I meant to push copy but I accidentally hit cut, hadn’t saved the post and lost my last and I thought one of my best.
There’s a lesson in here somewhere besides the obvious–always save–but it escapes me at the moment.
I’ve been trying to make banners but I’m really horrible at it–as in can’t do. I’ve been trying to make a new template that’s cool, with more features and is more user-friendly (for both the reader and me) but I’m such a zilch at it, I almost feel defeated.
However, I’ve been in too good a mood to let anything get me down. Including a comment from anonymous “oh good, another anti-Bush site…”
While I don’t recognize Bush as president–I’ll never be convinced that election wasn’t stolen somehow–I’ve been veering away from him. After I finished my post that was lost, I realized that there wasn’t one 9/11 reference in it.
I’ve lost the anger that I was feeling for so long and I feel so light and so good I’ll take stupid sarcastic comments about my blog. I’ll even take venomous e-mails from somebody I know because I know that I’m not the person this person describes. If I thought I was I would have checked myself into a mental hospital or done away with myself a long time ago.

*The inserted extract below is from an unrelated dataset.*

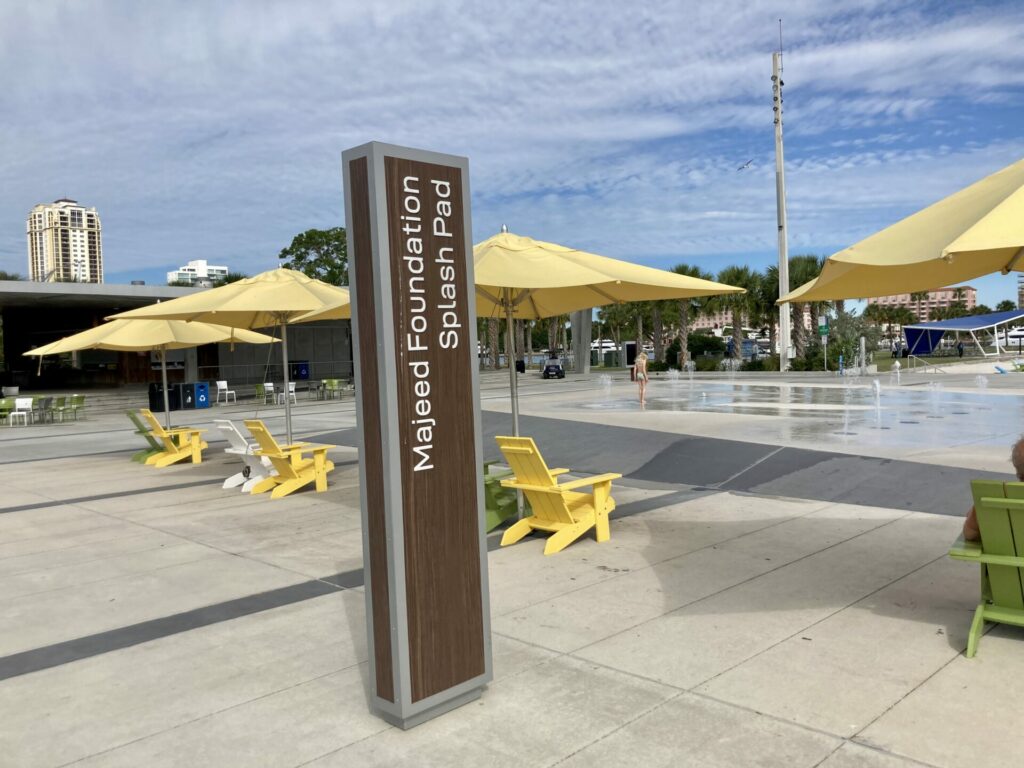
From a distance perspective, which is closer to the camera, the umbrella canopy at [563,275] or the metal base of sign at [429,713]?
the metal base of sign at [429,713]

Anyway, Dick Ebersol’s plane crash has really saddened me maybe because I’ve always adored Susan Saint James especially in The Name of the Game, used to watch all the 12:30 reruns. I can’t imagine having one child trying to save another child’s life. Her older son tried to save his brother’s life. God, to live with that knowledge would be more than I could bear. I hope that her husband and older son fully recover.
Then I read about the new Avian Flu and how it will probably cause a pandemic if it affects humans. I began personalizing that one–not my death but kids I know and had to stop reading it.
Then I read a column by David Brooks about a “rational evangelist” who would deny me the right to an abortion, and try to convert me, but he represents the best in Evangelical thinking. If that’s the best, I can’t imagine the worst.
I’d give up newspapers but I like reading them too much.